## EXERCISE TASK:
Retype the entries word for word, starting at the line containing "How far is (377,525)" and ending at the line containing "vent grille on door at (112,629,149,727) →", with both of those lines included.

## RECORD SET:
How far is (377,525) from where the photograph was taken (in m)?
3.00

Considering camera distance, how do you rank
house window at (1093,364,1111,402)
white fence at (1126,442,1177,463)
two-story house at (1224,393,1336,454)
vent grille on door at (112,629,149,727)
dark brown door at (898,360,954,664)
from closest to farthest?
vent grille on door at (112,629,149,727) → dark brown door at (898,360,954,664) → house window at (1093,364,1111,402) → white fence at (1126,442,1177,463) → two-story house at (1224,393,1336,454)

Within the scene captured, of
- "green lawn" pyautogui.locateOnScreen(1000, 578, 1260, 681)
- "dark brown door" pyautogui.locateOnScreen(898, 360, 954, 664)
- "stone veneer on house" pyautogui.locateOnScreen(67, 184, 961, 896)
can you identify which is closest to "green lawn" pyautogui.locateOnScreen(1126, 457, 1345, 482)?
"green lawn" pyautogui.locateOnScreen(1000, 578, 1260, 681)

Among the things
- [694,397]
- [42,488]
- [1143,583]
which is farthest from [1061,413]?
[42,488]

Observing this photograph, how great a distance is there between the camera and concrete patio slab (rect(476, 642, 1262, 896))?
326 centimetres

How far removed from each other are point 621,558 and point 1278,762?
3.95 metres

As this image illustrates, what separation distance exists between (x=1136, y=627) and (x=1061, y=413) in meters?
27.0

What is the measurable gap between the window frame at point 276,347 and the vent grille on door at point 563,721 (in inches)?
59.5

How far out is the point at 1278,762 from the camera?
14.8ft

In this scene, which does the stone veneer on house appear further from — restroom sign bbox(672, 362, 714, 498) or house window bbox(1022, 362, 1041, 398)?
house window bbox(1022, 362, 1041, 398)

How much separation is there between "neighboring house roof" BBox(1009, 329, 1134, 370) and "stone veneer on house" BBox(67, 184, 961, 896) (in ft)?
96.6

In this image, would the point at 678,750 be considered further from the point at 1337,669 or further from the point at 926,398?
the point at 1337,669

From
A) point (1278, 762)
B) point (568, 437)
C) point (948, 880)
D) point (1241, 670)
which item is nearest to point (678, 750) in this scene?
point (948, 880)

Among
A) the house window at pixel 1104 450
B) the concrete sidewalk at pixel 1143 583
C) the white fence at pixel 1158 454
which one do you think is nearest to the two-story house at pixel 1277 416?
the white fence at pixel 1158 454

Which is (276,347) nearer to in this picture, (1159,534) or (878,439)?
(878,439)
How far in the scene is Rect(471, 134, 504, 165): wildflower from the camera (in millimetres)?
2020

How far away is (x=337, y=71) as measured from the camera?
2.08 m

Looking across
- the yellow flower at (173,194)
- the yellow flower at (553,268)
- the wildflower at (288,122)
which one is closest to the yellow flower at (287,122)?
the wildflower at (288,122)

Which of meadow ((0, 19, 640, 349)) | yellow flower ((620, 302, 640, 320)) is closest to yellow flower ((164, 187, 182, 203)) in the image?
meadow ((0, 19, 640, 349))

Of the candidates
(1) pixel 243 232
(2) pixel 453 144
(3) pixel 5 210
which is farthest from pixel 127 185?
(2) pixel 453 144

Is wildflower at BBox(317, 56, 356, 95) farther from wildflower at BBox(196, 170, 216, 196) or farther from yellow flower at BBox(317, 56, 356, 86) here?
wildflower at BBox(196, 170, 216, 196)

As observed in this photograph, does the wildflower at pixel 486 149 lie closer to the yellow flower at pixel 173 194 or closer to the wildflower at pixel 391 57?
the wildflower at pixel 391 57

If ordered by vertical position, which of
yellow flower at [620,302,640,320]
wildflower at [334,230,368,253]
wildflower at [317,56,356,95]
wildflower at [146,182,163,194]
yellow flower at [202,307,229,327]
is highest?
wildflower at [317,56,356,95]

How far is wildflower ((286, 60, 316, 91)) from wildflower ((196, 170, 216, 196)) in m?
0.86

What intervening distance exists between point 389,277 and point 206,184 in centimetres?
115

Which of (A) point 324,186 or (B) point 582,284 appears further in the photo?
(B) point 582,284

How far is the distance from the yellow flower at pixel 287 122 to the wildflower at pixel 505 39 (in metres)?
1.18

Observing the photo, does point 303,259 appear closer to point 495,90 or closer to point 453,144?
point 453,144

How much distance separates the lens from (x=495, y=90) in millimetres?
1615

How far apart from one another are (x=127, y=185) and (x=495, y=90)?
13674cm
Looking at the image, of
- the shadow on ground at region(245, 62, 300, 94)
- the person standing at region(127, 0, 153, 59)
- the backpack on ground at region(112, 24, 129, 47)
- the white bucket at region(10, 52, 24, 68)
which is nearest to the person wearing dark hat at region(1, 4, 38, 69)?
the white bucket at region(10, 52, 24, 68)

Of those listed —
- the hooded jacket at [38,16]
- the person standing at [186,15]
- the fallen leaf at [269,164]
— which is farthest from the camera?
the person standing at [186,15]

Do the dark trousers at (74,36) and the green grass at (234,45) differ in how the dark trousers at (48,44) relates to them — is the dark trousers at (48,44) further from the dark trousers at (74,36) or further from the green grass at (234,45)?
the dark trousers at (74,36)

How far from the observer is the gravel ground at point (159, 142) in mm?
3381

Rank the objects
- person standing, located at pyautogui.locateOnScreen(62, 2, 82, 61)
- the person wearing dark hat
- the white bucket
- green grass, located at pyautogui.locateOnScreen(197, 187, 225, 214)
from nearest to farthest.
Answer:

==

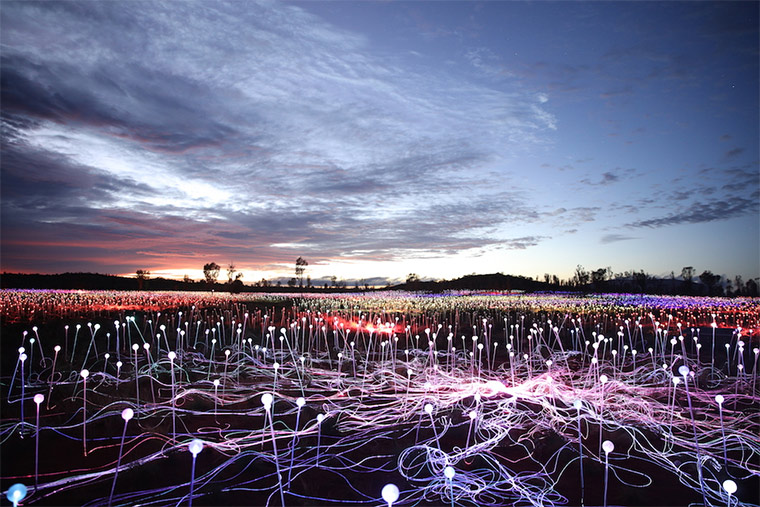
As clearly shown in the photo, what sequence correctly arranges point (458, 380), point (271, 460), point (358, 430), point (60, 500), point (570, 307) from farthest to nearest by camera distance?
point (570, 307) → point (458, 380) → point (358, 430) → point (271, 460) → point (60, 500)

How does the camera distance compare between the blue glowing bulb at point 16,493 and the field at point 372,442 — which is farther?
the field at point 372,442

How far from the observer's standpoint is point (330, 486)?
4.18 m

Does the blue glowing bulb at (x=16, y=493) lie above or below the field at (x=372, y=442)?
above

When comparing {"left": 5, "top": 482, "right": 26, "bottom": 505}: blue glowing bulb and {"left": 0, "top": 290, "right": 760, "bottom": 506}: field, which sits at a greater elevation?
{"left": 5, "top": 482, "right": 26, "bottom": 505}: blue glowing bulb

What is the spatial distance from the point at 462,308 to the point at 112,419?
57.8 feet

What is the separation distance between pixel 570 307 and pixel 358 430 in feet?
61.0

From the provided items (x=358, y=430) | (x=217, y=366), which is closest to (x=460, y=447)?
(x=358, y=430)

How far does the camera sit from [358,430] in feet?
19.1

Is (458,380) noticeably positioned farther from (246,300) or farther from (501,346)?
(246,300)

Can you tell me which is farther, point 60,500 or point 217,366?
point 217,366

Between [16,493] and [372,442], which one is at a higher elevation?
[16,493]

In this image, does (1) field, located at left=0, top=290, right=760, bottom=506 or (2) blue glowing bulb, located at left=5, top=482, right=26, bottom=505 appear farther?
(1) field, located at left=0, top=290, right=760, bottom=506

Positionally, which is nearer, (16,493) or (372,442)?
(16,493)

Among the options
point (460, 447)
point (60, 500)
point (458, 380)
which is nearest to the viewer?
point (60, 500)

* * *

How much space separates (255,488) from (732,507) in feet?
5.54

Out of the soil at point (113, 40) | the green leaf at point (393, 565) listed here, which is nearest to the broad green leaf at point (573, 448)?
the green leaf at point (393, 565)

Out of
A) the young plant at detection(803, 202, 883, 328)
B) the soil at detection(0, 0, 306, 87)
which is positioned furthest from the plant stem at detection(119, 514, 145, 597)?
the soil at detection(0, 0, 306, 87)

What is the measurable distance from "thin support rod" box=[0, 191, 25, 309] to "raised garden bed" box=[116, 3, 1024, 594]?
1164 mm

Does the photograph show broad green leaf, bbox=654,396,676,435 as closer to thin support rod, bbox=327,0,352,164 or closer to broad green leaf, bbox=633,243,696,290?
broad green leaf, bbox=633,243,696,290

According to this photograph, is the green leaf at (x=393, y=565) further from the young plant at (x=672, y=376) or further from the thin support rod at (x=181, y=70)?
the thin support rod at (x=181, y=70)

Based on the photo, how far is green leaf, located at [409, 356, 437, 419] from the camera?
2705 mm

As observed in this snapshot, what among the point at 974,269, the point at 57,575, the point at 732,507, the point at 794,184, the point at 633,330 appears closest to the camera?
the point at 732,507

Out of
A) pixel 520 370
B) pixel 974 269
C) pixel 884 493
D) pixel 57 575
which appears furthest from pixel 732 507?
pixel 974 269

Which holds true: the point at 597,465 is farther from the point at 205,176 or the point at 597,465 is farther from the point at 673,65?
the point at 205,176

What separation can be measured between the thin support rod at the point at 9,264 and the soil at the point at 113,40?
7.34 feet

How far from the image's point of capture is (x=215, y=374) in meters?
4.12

## THE RESPONSE:
How far is (377,525) from where the photograph was taken (in m)?
3.00

Considering camera distance, how do you rank
house window at (1093,364,1111,402)
white fence at (1126,442,1177,463)
two-story house at (1224,393,1336,454)
vent grille on door at (112,629,149,727)
dark brown door at (898,360,954,664)
from closest to farthest?
vent grille on door at (112,629,149,727) → dark brown door at (898,360,954,664) → house window at (1093,364,1111,402) → white fence at (1126,442,1177,463) → two-story house at (1224,393,1336,454)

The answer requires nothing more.